>> begin Data to use

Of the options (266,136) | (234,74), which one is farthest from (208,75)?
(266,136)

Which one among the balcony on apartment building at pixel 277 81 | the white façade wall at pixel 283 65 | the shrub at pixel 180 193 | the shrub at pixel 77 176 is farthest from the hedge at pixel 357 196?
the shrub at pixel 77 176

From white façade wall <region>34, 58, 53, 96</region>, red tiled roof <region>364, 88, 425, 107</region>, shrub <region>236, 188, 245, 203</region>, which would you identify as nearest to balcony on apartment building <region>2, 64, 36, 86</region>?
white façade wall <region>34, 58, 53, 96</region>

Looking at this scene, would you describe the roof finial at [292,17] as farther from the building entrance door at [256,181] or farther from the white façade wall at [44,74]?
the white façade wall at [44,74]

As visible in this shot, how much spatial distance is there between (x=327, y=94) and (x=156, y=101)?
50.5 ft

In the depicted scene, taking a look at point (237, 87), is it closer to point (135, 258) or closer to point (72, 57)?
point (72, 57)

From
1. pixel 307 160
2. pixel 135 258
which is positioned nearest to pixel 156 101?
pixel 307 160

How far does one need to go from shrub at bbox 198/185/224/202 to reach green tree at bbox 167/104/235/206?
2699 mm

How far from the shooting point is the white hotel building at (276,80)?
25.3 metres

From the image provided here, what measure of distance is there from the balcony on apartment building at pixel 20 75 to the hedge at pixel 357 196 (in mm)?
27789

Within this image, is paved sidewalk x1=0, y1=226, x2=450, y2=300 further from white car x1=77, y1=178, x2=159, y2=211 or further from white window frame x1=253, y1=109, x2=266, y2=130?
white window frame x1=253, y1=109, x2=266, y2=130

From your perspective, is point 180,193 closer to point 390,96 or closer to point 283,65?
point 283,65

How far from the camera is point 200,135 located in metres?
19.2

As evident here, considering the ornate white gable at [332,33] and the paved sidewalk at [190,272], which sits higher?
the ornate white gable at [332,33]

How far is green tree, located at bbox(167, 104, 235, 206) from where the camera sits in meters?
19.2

>> end Data to use

__Aim of the exercise__: Present the records from the line with "From the image" through the end of the records as a Markdown table with the columns Row and Record line, numbering each line and leaving out blank lines.

__Exercise response__:
| Row | Record line |
|---|---|
| 1 | From the image provided here, what measure of distance is there from the balcony on apartment building at pixel 20 75 to the hedge at pixel 357 196 (in mm)? |
| 2 | 27789 |
| 3 | Within this image, is paved sidewalk x1=0, y1=226, x2=450, y2=300 further from white car x1=77, y1=178, x2=159, y2=211 or further from white window frame x1=253, y1=109, x2=266, y2=130? |
| 4 | white window frame x1=253, y1=109, x2=266, y2=130 |
| 5 | From your perspective, is point 180,193 closer to point 390,96 or closer to point 283,65? |
| 6 | point 283,65 |
| 7 | How far from the camera is point 200,135 located in metres? |
| 8 | 19.2 |
| 9 | As evident here, considering the ornate white gable at [332,33] and the paved sidewalk at [190,272], which sits higher? |
| 10 | the ornate white gable at [332,33] |
| 11 | How far is green tree, located at bbox(167, 104, 235, 206) from where the camera sits in meters? |
| 12 | 19.2 |